Do you see me? Through her actions, my daughter screamed at me every day to see her. In her world, she was just living her life. But for me, societal and religious norms had shaped my mind as a little child and in my adulthood her truth was hidden from me for a time. “Train up a child in the way he should go: and when he is old, he will not depart from it.” (Proverbs 22:6) I was trained, indoctrinated in the Southern Baptist Church. But, I had to depart from it. I had to open my mind or lose my daughter to depression and conceivably suicide. Thankfully, life experiences had already begun to expand my way of thinking.
My daughter was born with a female mind and spirit that did not equate with her male sex organs. I already had the experience of preparing for a girl. I was ecstatic to have what I thought would be the *boy* experience. I painted her room cobalt blue, hung clings of Bob the Builder on her wall and dressed her in overalls, flannel shirts and John Deere ball caps. We even named her after her Dad; she would be the second of her name with the suffix of junior.
It became clear around three years-old that mine and her father’s expectations of what a boy, particularly one raised in the South, should be clashed with her spirit in a full blown, head on storm. Her father was static, but I became malleable to her spirit. I still hope that in time her father will come to see that she went from a kid with a dark shadow over her head to one that is thriving today—joyful and hopeful for her future!
Little by little I began to understand that I had a daughter, that I didn’t lose a son, but I was handed a daughter in the delivery room.

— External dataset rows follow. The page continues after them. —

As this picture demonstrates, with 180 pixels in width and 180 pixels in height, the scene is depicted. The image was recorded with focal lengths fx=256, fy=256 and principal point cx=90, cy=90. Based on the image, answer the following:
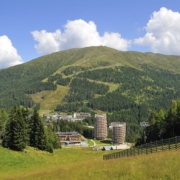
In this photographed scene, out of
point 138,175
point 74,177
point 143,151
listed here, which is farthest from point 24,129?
point 138,175

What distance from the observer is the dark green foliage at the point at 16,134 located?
6341 centimetres

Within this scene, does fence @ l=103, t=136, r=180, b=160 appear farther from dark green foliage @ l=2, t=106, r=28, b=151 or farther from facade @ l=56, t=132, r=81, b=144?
facade @ l=56, t=132, r=81, b=144

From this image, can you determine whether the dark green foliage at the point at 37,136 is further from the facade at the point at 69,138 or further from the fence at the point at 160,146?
the facade at the point at 69,138

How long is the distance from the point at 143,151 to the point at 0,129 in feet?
261

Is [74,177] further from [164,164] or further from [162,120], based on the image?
[162,120]

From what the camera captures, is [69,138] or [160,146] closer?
[160,146]

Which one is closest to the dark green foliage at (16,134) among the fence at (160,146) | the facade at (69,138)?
the fence at (160,146)

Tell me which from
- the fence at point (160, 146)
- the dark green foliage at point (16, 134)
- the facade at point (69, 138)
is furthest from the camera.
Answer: the facade at point (69, 138)

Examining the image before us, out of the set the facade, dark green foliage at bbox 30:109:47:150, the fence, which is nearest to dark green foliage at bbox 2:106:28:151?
dark green foliage at bbox 30:109:47:150

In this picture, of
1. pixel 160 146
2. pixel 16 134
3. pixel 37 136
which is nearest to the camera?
pixel 160 146

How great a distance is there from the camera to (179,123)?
7619 centimetres

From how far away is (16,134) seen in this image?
63.8 meters

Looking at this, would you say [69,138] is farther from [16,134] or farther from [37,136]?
[16,134]

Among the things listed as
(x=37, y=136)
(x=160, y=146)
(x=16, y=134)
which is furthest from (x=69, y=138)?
(x=160, y=146)
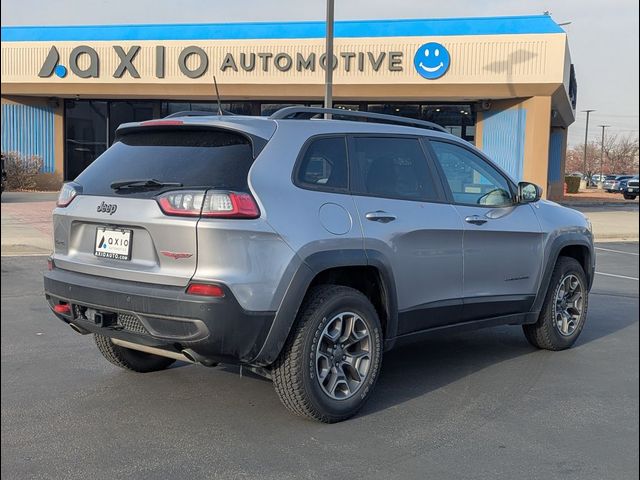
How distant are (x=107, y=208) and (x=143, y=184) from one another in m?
0.26

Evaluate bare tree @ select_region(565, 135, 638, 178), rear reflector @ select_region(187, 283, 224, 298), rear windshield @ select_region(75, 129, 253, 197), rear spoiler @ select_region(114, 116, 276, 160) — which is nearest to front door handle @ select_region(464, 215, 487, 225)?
rear spoiler @ select_region(114, 116, 276, 160)

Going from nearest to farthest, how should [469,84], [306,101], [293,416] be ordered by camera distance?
[293,416]
[469,84]
[306,101]

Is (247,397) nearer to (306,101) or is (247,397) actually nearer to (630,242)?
(630,242)

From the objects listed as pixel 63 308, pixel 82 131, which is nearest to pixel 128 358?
pixel 63 308

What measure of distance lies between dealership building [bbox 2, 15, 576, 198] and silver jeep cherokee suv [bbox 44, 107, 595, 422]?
1815 centimetres

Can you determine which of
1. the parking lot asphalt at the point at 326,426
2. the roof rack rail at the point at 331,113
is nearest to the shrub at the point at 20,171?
the parking lot asphalt at the point at 326,426

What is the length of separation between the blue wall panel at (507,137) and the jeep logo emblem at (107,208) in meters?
20.3

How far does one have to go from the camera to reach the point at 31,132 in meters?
27.8

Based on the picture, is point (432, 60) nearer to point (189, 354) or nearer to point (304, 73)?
point (304, 73)

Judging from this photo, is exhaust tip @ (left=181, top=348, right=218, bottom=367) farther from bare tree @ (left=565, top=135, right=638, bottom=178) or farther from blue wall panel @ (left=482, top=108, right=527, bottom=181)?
bare tree @ (left=565, top=135, right=638, bottom=178)

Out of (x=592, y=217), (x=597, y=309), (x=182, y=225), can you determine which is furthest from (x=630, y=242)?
(x=182, y=225)

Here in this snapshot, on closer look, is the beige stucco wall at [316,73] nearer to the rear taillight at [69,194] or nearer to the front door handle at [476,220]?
the front door handle at [476,220]

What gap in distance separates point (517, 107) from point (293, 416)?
68.4 feet

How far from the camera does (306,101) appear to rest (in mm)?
25875
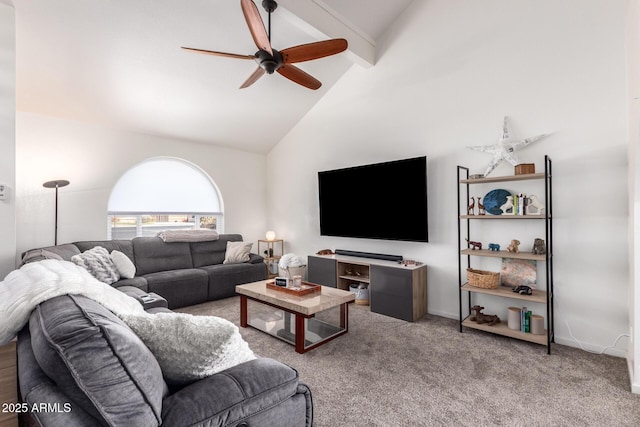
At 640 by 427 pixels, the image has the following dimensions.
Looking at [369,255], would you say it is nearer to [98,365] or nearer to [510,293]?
[510,293]

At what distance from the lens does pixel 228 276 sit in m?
4.29

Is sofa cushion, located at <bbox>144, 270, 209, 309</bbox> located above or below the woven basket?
below

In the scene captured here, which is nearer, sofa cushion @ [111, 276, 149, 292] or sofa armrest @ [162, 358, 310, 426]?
sofa armrest @ [162, 358, 310, 426]

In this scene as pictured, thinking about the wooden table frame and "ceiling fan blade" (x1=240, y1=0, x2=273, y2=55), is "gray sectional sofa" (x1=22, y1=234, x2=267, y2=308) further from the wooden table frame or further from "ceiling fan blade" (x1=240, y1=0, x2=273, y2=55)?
"ceiling fan blade" (x1=240, y1=0, x2=273, y2=55)

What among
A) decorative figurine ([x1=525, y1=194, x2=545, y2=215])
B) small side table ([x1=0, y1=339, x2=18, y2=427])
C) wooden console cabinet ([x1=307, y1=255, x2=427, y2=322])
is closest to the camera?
small side table ([x1=0, y1=339, x2=18, y2=427])

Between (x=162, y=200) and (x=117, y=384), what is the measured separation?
14.4 feet

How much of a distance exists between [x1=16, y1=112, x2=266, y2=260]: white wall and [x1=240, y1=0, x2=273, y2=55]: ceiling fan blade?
119 inches

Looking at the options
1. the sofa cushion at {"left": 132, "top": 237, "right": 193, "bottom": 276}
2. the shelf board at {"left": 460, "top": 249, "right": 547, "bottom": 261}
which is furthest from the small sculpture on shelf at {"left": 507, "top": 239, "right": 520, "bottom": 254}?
the sofa cushion at {"left": 132, "top": 237, "right": 193, "bottom": 276}

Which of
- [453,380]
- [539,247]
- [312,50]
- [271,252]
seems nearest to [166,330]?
[453,380]

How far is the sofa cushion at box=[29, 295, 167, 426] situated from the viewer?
0.84 meters

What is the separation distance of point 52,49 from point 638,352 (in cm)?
533

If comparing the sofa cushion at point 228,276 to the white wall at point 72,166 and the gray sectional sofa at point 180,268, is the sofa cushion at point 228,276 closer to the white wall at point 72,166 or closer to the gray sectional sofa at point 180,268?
the gray sectional sofa at point 180,268

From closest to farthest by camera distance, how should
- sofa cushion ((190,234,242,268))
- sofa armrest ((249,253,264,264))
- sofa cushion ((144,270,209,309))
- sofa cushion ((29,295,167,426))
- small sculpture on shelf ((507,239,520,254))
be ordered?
sofa cushion ((29,295,167,426)) → small sculpture on shelf ((507,239,520,254)) → sofa cushion ((144,270,209,309)) → sofa cushion ((190,234,242,268)) → sofa armrest ((249,253,264,264))

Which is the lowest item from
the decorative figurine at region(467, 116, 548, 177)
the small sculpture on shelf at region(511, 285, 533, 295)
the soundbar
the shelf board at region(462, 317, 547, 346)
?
the shelf board at region(462, 317, 547, 346)
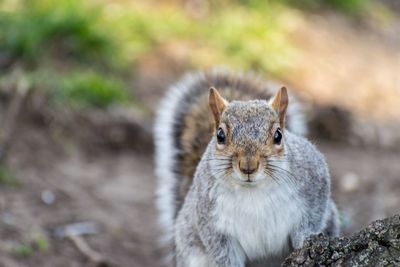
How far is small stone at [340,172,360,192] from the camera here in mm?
4218

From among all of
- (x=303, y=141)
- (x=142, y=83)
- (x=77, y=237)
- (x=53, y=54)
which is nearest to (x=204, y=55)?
(x=142, y=83)

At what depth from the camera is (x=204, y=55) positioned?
543cm

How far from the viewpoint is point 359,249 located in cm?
204

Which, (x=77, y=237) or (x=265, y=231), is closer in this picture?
(x=265, y=231)

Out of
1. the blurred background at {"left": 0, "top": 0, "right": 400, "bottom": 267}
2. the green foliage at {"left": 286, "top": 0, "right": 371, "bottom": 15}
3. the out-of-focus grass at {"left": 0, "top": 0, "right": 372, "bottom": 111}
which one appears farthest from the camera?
the green foliage at {"left": 286, "top": 0, "right": 371, "bottom": 15}

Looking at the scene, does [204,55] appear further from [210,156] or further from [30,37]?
[210,156]

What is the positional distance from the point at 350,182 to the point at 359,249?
2.25 m

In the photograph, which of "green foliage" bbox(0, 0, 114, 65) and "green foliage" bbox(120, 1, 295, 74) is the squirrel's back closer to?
"green foliage" bbox(0, 0, 114, 65)

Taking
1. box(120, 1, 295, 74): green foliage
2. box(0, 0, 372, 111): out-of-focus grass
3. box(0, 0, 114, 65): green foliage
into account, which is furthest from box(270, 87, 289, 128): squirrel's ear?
box(120, 1, 295, 74): green foliage

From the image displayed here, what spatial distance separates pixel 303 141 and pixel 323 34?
380cm

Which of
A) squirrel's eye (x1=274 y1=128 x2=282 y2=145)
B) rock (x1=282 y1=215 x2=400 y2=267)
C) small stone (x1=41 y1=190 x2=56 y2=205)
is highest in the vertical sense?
squirrel's eye (x1=274 y1=128 x2=282 y2=145)

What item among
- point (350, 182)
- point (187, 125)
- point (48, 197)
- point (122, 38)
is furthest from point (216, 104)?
point (122, 38)

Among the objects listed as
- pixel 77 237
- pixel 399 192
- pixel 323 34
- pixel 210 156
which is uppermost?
pixel 323 34

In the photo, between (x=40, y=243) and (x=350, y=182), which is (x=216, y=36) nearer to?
(x=350, y=182)
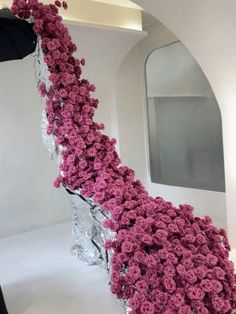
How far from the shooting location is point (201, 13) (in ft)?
9.95

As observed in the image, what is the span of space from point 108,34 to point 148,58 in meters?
1.28

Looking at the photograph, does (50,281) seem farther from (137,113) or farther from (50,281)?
(137,113)

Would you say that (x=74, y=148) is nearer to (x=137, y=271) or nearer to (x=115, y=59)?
(x=137, y=271)

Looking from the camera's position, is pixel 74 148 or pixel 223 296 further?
pixel 74 148

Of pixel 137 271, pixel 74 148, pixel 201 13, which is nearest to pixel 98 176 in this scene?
pixel 74 148

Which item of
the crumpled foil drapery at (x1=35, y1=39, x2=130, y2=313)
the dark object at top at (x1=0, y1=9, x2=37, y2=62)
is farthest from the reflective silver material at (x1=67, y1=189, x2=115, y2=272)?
the dark object at top at (x1=0, y1=9, x2=37, y2=62)

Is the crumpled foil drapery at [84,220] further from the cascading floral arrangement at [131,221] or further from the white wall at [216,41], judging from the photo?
the white wall at [216,41]

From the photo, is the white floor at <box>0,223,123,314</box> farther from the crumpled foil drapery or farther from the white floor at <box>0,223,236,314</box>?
the crumpled foil drapery

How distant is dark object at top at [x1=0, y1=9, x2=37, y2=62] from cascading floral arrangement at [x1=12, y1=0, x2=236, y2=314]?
0.25 feet

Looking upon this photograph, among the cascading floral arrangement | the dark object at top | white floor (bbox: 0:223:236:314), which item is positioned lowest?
white floor (bbox: 0:223:236:314)

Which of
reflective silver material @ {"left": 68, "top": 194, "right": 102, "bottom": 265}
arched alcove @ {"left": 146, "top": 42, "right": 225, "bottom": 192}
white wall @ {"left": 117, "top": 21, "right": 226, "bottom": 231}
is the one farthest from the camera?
white wall @ {"left": 117, "top": 21, "right": 226, "bottom": 231}

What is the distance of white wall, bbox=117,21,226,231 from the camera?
571cm

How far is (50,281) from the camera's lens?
3.24 meters

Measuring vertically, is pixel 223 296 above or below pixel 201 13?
below
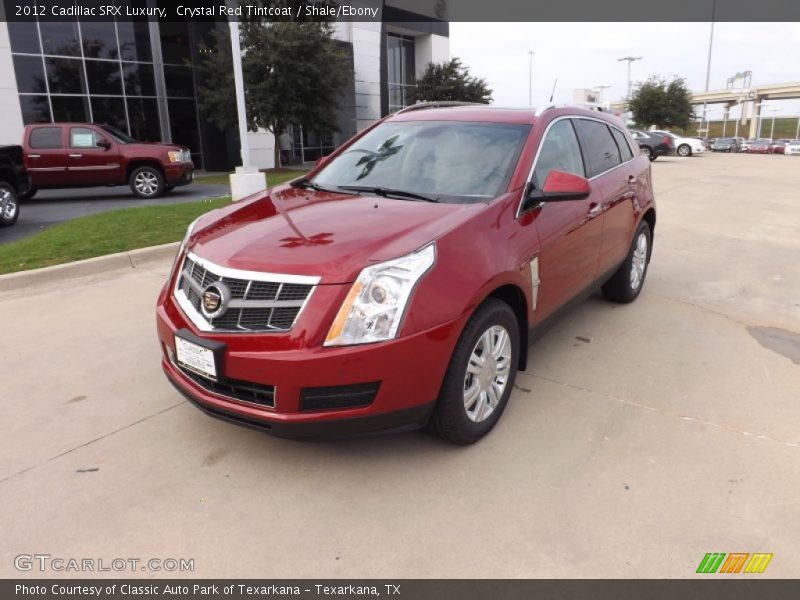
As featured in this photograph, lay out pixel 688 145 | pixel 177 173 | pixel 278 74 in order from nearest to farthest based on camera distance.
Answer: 1. pixel 177 173
2. pixel 278 74
3. pixel 688 145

I believed her, that she was trapped in a male body. She has been and will always be my daughter. I see her! I see her courageous, sassy, optimistic, independent womanhood. I embrace her! I love her!
True love is holding nothing back. It is love without condition. I had to let go of my expectations and embrace her for who she is deep within. I allowed myself to soak her up, to understand her, to allow her to give to me. Conversely, she has allowed me to give to her. We understand each other, deepening our connection and love which I didn’t think was possible. I loved her so much already.
Someone wise told me that we have to allow others to affect us.
Within these pages it is my hope that you would glean the many ways my daughter has taught me to embrace her, to see her, to accept her for who she was born to be; that you may see others you come into contact within your life. Many blessings to you!
For the purpose of this writing on my blog, my daughter has asked that her true name not be identified at this time; therefore, when I refer to her before my enlightenment, the name Izzy as a masculine name is used. When I refer to her after my enlightenment, the name Rose as a feminine name is used.